Sessão Solene de Abertura do Colóquio sobre Vasco da Gama

Universidade da Sorbonne - França
11 de Maio de 1998


Esta Conferência Internacional, que nos reúne numa das Universidades mais antigas e prestigiadas do Mundo, conta com a participação de reputados especialistas, de várias nacionalidades, entre os quais muitos indianos, que tratarão temas muito diversos e fundamentais para que se possa ter uma visão actualizada do significado e alcance da viagem de Vasco da Gama.
Esses temas têm a ver com a história da expansão, abordada também sob a perspectiva da história económica, militar, diplomática, das instituições, mas ligam-se ainda à geografia, às artes plásticas, à música, à arqueologia, à literatura, à cartografia. A Exposição que estará patente tem o maior interesse artístico e documental.
A viagem que levou os portugueses por mar à Índia, tão prodigiosa que quase não se acreditava que pudesse ter sido realizada, como referiu Fernand Braudel, representou o apogeu de uma aventura que tinha começado antes e que chegou à actualidade. Essa viagem de há quinhentos anos constituiu um acontecimento capital da história humana e fundou a Idade Moderna. Como todos os acontecimentos de enorme importância e consequência tornou-se num símbolo e num mito que foi apreendido com sentidos diversos e mesmo contraditórios.
Esses sentidos variaram consoante as épocas, as ideologias, as concepções, os valores. É desnecessário referir que a viagem vista da Europa é diferente da visão que dela têm os que a olham da Ásia. Como é inútil dizer que tão anacrónico como olhar, na actualidade, a viagem com os olhos do passado é pensar que, no século XV, ela poderia ser entendida à luz das concepções de hoje.
Portugal assume a sua história e a sua identidade.

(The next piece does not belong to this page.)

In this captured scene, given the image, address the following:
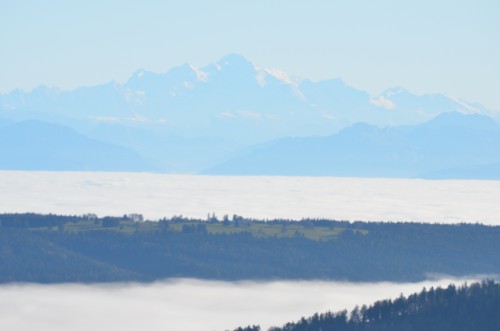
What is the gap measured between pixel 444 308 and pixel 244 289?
5664 cm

Mas como país democrático e moderno, o seu Estado não tem, nem quer ter, uma historiografia oficial nem uma versão homologada do passado. Quem escreve a história são os historiadores e ela resulta, como sabemos, de leituras plurais que se sucedem ou coexistem, se corrigem e complementam.
Esta Conferência Internacional, para além de um alto valor científico e cultural, tem também um grande valor pedagógico. Mostra que a melhor maneira de celebrarmos um acontecimento histórico tão complexo é estudá-lo com maior profundidade e mais rigor, com exigência, abertura e liberdade total, reunindo, como aqui acontece, contributos ricos, múltiplos e diversos.
Celebrando a viagem que representou o encontro de culturas e civilizações distantes, queremos realizar essa celebração em espírito de diálogo e de ecumenismo, pois esse é o ensinamento fundamental que dela colhemos.
Ao unificar o planeta e ao levar a Europa ao Mundo e o Mundo à Europa, Portugal tornou-se universal e abriu o continente a essa dimensão, como é reconhecido por eminentes historiadores de vários países e escolas. Disso nos orgulhamos. Queremos renovar essa mensagem de universalidade. O próximo século terá de ser o século do encontro entre países e povos, continentes e civilizações, culturas e religiões. Esta é uma condição de paz e de desenvolvimento, ao serviço de todos os seres humanos. A Europa, sem etnocentrismos, terá de dar uma contribuição primordial a este combate pela universalização da solidariedade, da tolerância e do respeito pela diversidade cultural.
A esse propósito, seja-me permitido reafirmar, agora, aqui, a amizade entre Portugal e a Índia e a nossa admiração pela sua extraordinária cultura, que tanto nos enriqueceu.
Saúdo a Fundação Calouste Gulbenkian, na pessoa do seu Presidente e meu querido Amigo, Prof. Ferrer Correia, por esta iniciativa tão valiosa. Agradeço à Universidade da Sorbonne e ao seu Magnífico Reitor, por ter acolhido e apoiado a realização destas celebrações. As presenças do Presidente Jacques Chirac, na inauguração da Exposição, e do Ministro Claude Alègre, nesta sessão inaugural, são, para nós, motivo do maior reconhecimento e de muita alegria.
Para Portugal, o mar não separa: une. Os oceanos, que nos levaram e que nos trouxeram da Índia, transformados para sempre pelo encontro memorável com o Novo, são, continuam a ser, um património para o futuro. Este é o tema da Expo’98, de Lisboa, que dentro de dias, abre a todos os povos do Mundo.
A melhor maneira de lembrarmos, olhando para o futuro, a viagem de Vasco da Gama, é retermos o espírito de ousadia, de modernidade científica e de universalismo, sem o qual ela não se teria realizado.
Esta Conferência Internacional é inspirada por esse espírito. Bom trabalho! Muito obrigado.